The Place of the Skull

By Mark Hess
Self published
LotFP

A Sci-Fantasy adventure for old school gaming. A princess has been kidnapped, the players must save her by infiltrating a strange fortress of unknown origin. Weird tech, mutants, and evil swords abound.

This eighteen page adventure uses five digest pages to describe thirteen rooms. A little sci-fi, borrows from Conan and He-Man (and probably others) and uses a minimal format … although a decent one that concentrates on the right things. Still, a little light on the encounters for  my tastes.

So, kings daughter has been kidnapped by Skull face. King brings out platter of rubies and throws them at party, saying that riches mean nothing next to the love of your daughter. Oh, and she’s a warrior princess virgin, so in addition to Conan and He-Man we’ve got some She-Ra stuff going on also. And probably more. There’s the Fun Guy, who has fungo growing from his head. It’s got some sci-fi elements to it, broken computers, a couple of plasma rifles and so forth. And also magical elements, like the Doomsword, which turns you chaotic and melts your face off so you can be the next Skill Face. It’s over the silly line for me. A little too on the nose with cultural references. Instead of allusion it’s direct reference after direct reference. Maybe as a silly con one shot but, as always, comedy and references are tough in adventures. Placed in directly, there’s no buy in and the game suffers. Referenced tangentially, they allow the DM and players to refer to those memories and the expanded meaning that they refer to.

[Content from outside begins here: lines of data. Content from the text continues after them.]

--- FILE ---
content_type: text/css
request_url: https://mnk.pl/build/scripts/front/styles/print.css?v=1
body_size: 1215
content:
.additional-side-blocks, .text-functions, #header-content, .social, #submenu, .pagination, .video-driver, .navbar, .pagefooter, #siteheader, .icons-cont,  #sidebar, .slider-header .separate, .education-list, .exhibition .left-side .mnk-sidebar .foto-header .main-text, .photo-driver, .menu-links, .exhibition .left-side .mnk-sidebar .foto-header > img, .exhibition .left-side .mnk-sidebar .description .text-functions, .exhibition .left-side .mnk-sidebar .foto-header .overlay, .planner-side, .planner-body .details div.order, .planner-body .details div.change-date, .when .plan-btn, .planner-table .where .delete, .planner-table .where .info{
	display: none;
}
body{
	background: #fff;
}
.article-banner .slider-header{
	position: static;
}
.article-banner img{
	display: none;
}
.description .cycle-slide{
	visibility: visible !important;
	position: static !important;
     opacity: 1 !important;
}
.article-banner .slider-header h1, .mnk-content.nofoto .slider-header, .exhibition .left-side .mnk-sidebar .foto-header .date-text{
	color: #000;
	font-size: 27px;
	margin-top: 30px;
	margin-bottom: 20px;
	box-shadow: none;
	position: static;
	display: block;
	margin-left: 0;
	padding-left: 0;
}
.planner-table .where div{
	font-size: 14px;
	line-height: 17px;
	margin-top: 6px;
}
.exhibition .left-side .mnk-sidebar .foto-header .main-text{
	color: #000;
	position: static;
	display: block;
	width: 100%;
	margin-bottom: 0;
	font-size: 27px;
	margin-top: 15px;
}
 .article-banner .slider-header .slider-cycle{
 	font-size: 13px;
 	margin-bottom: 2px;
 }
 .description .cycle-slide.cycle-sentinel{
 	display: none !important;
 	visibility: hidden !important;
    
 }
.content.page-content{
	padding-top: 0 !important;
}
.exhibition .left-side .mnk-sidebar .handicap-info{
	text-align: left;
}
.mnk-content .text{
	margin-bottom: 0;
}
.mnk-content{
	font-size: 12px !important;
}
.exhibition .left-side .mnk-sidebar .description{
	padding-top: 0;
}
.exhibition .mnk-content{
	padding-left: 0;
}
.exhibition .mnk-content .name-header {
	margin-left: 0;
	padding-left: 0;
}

There;s not much to this, just eighteen pages overall and just thirteen rooms over about five digest sized pages. That keeps the descriptions terse, all right! “The cave entrance branches to the right and left, only to meet on the other side. A hewn hallway leads to a set of stone double doors. The doors may be pushed open.” The hewn part is good, nice imagery of a hewn tunnel, I think, even if the right/left just repeats the map data and doors opening are doors opening. The throne room has “A large chamber with a wicked looking throne of shaped stone. The throne and the raised dias it sits on are surrounded by an anti-magic field.” That’s it. Large is a boring word. Wicked is a conclusion, but would be used ok if  the throne stones were described as jagged or something like that. But, basically, this is all there is to the rooms. A kind of abstracted description with a little bit of iconic imagery referenced and not much beyond that. There’s just not much here to work with. MAYBE one thing per room, a little abstracted at that. You can see where the designer wants to take it but it never reaches any potential.  There’s just not much here. It’s almost like an outline rather than an adventure.

This is $2 at DriveThru. There’s no level range given, but the preview is six pages and shows you the first four rooms, and the lead in information. So, decent preview, EVEN IF THE LEVEL RANGE IS NO WHERE PRESENT ANYWHERE.